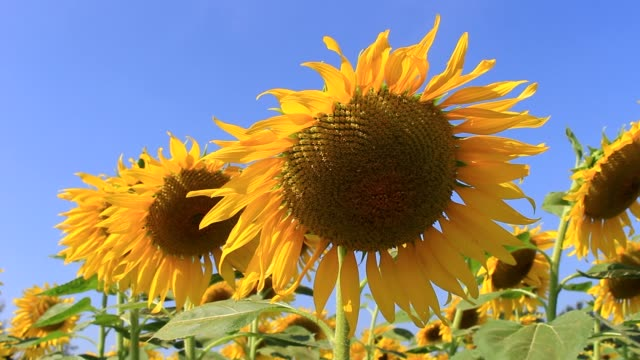 field of Sunflower on blue sky ,close-up video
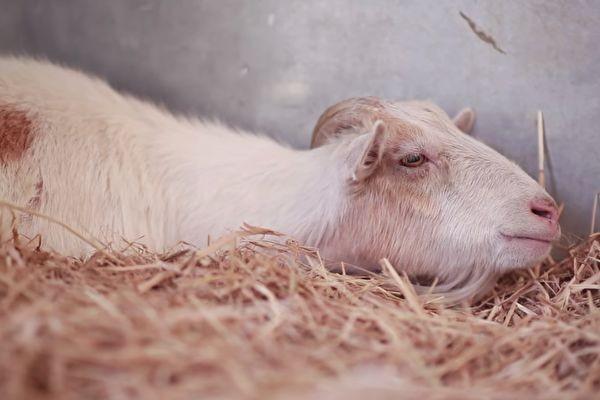 獲救山羊6天不吃東西 牠的心結原來是……結局超暖!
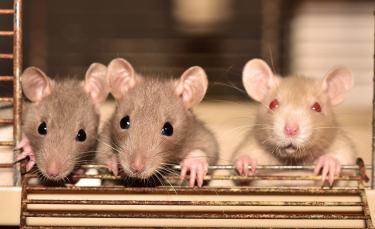 """Illustration : """"Les rats seraient capables de distinguer les congénères affamés des autres pour mieux leur venir en aide """""""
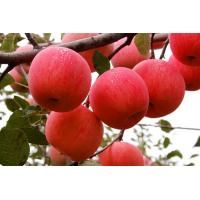 China Vitamin C Apple Pectin Powder Apple Juice Powder Apple Powder--Malus pumila Mill on sale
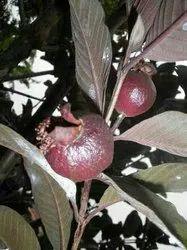 Black Guava Plant
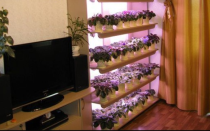 Полочки для цветов: на подоконник, подставка для фиалок, этажерка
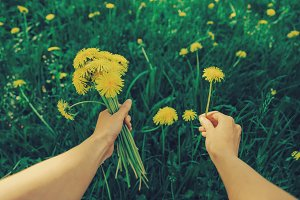 POV image of woman with dandelions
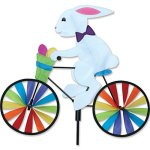 20-In-Bike-Spinner-Bunny-0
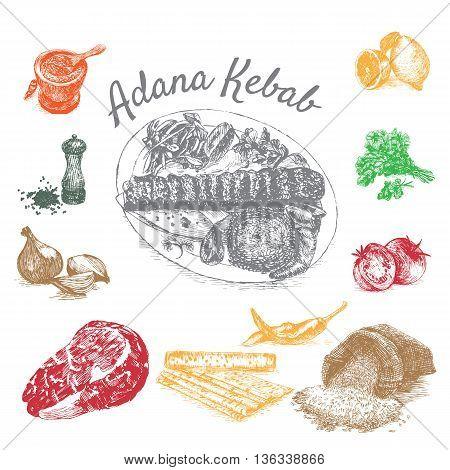 Vector illustration of adana kebab ingredients. Hand drawn colorful illustration on white background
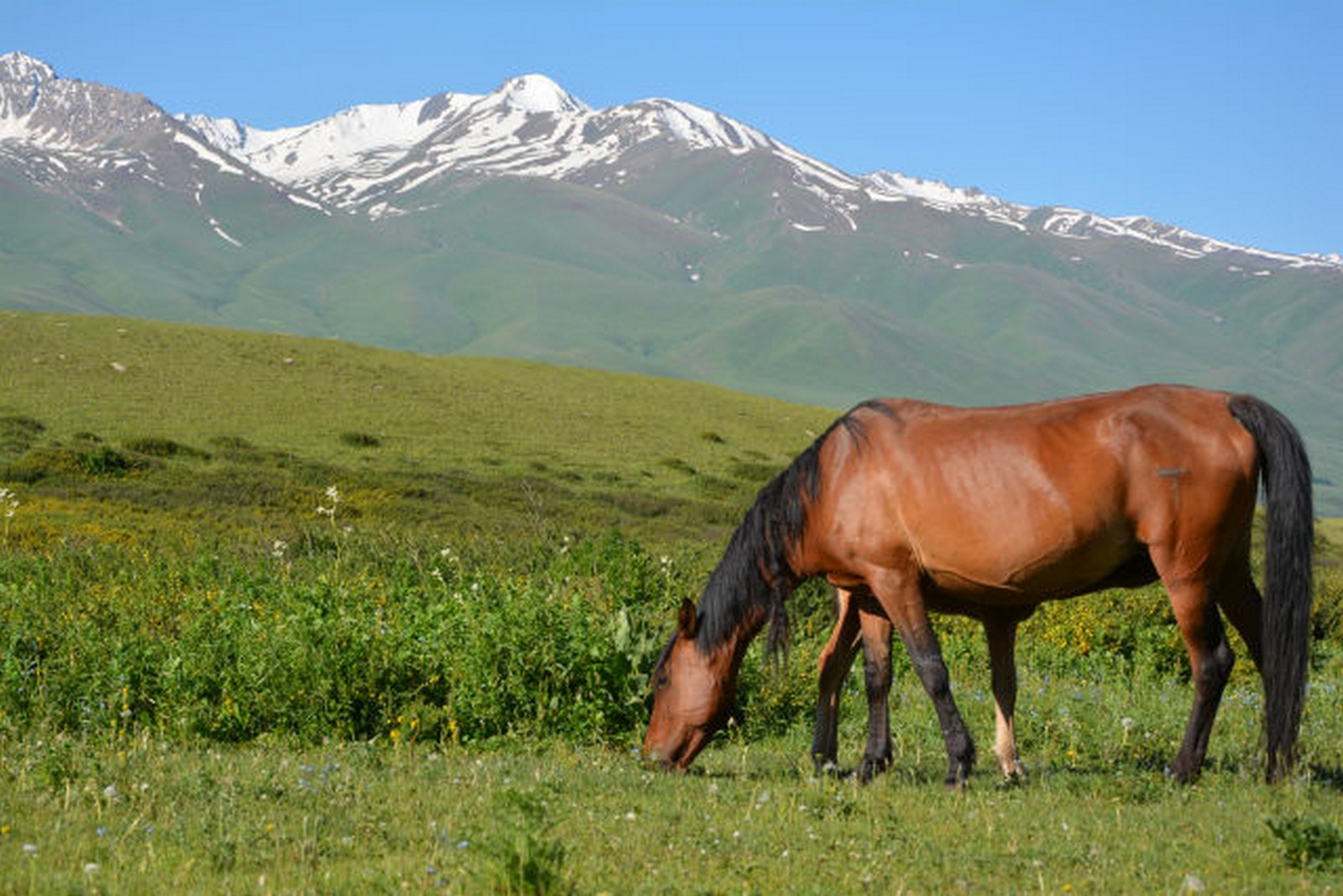 Jyrgalan paard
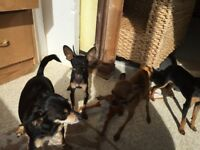 Puppies of Rare Russian Russkiy Toy Terrier
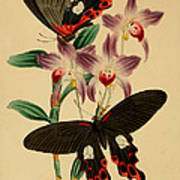 Chinese Butterflies Art Print by Philip Ralley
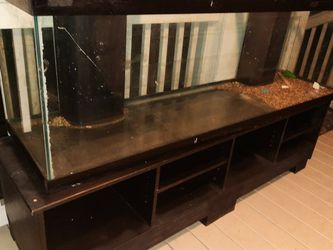 Large Fish Tank for Sale in Zephyrhills,  FL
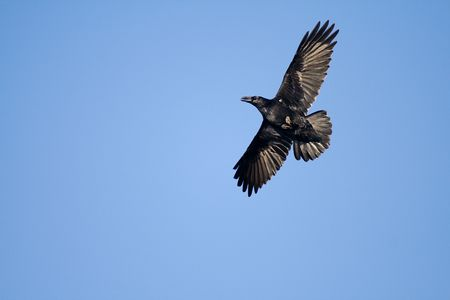 black crow in sweeping sunny afternoon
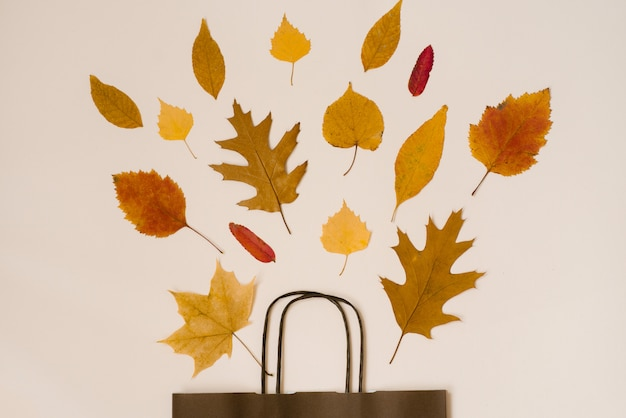 Bright bouquet of autumn fallen leaves in a gift brown paper bag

******************************

TASK INSTRUCTIONS: Only the lines from the top of the records through the line with "20-In-Bike-Spinner-Bunny-0" belong in the copy; write them out exactly, leaving out pictures.

RESULT FOR THIS TASK:
 field of Sunflower on blue sky ,close-up video
 獲救山羊6天不吃東西 牠的心結原來是……結局超暖!
 """Illustration : """"Les rats seraient capables de distinguer les congénères affamés des autres pour mieux leur venir en aide """""""
 China Vitamin C Apple Pectin Powder Apple Juice Powder Apple Powder--Malus pumila Mill on sale
 Black Guava Plant
 Полочки для цветов: на подоконник, подставка для фиалок, этажерка
 POV image of woman with dandelions
 20-In-Bike-Spinner-Bunny-0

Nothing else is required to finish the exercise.